* _Goal of the exercise_
Your task is to copy the lines of the data below from the line holding "Фото кривой производительности" through the line holding "Moguća rešenja korišćenja", inclusive, exactly and with nothing added.

* _Data for the task_
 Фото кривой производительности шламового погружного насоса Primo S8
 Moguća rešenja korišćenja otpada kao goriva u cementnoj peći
--
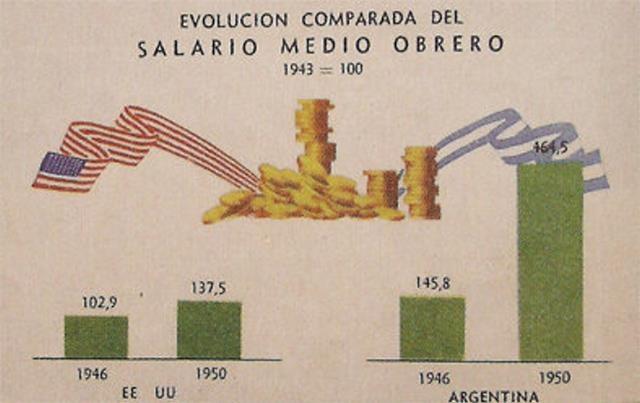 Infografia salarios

* _Solution to the exercise_
 Фото кривой производительности шламового погружного насоса Primo S8
 Moguća rešenja korišćenja otpada kao goriva u cementnoj peći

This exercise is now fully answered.